El hombre zarandeó la coleta al mover la cabeza, pero vaciló antes de esbozar una sonrisa.

—Las cosas nunca van tan mal como se nos antoja a nosotros, Dai Shan. Este año la situación es algo peor de lo habitual, eso es todo. Los saqueos prosiguieron durante el invierno, incluso en los períodos de mayor crudeza. Pero los ataques no fueron más rigurosos que en cualquier otro lugar de la frontera. Todavía vienen durante la noche, ¿pero qué otra cosa puede esperarse en primavera, si esto puede considerarse primavera? Los exploradores retornan de la Llaga (aquellos que regresan) trayendo noticias de nuevos campamentos de trollocs, que se reproducen sin cesar. Sin embargo, les haremos frente en el desfiladero de Tarwin, Dai Shan, y los obligaremos a retroceder al igual que hemos hecho siempre.

—Desde luego —convino Lan, aunque con un asomo de duda en la voz.

La sonrisa se desvaneció de la faz de Ingtar, para regresar un segundo después. Los introdujo en silencio en el estudio de lord Agelmar y luego partió, aduciendo la necesidad de atender sus obligaciones.

Aquélla era una estancia tan austera como el resto de la ciudadela, con aspilleras en la pared exterior y una pesada barra para asegurar la gruesa puerta, que poseía también sus orificios para disparar flechas y estaba reforzada con láminas de hierro. El único tapiz que pendía allí ocupaba todo un muro y mostraba a hombres con armaduras iguales a las que vestían los guerreros de Fal Dara, en el transcurso de una lucha contra Myrddraal y trollocs en la garganta de una montaña.
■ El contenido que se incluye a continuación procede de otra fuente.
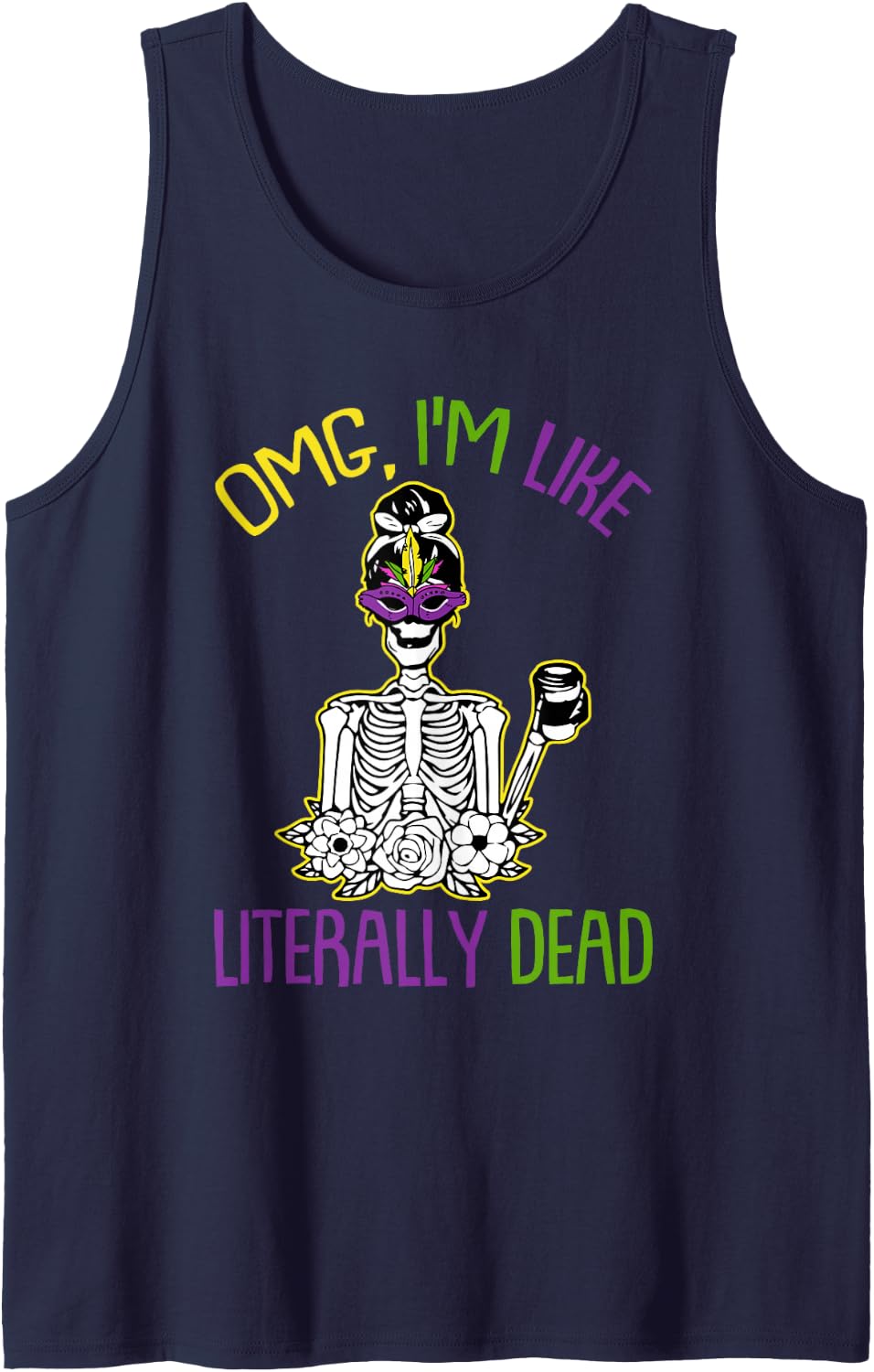 OMG Im Like Literally Dead Mardi Gras Mask Skeleton Coffee Sleeveless Tank Top - Navy Blue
Una mesa, una cómoda y unas cuantas sillas componían todo el mobiliario de la habitación, aparte de los estantes de la pared, que atrajeron con tanta fuerza la atención de Rand como el tapiz. En uno de ellos había una espada de doble asimiento, más alta que un hombre, una espada de hoja ancha más usual y, bajo éstas, una maza tachonada con clavos y un largo escudo en forma de milano con tres zorras pintadas en él. Del otro colgaba una armadura completa, con las piezas ajustadas como si rodearan el cuerpo de un hombre. El yelmo coronado con una cresta, con la visera protegida por un doble trenzado metálico; la cota de malla con el faldar abierto para montar a caballo y un revestimiento interior de cuero, pulido por el uso; el peto, los guanteletes de acero, abanicos en rodillas y codos, guardabrazos, espinilleras y espaldares. Aun allí, en el corazón de la plaza fuerte, las armas y la armadura parecían estar dispuestas para ser utilizadas en cualquier momento. Al igual que los enseres, eran simples y estaban sobriamente ornados con dorados.

Agelmar se levantó al entrar ellos y rodeó la mesa, cubierta de mapas, fajos de papel y plumas erguidas sobre los tinteros. A primera vista, con su chaqueta de terciopelo azul y sus botas de ante, parecía demasiado pacífico para aquella estancia, pero una segunda mirada hizo reconsiderar a Rand esa impresión inicial. Al igual que la de los guerreros que había visto, la cabeza de Agelmar estaba rapada, a excepción de un mechón de cabello, que en su caso estaba completamente encanecido. Su semblante, tan duro como el de Lan, únicamente estaba surcado de arrugas alrededor de los ojos, los cuales eran como piedras marrones, si bien ahora su rigor estaba aplacado por una sonrisa.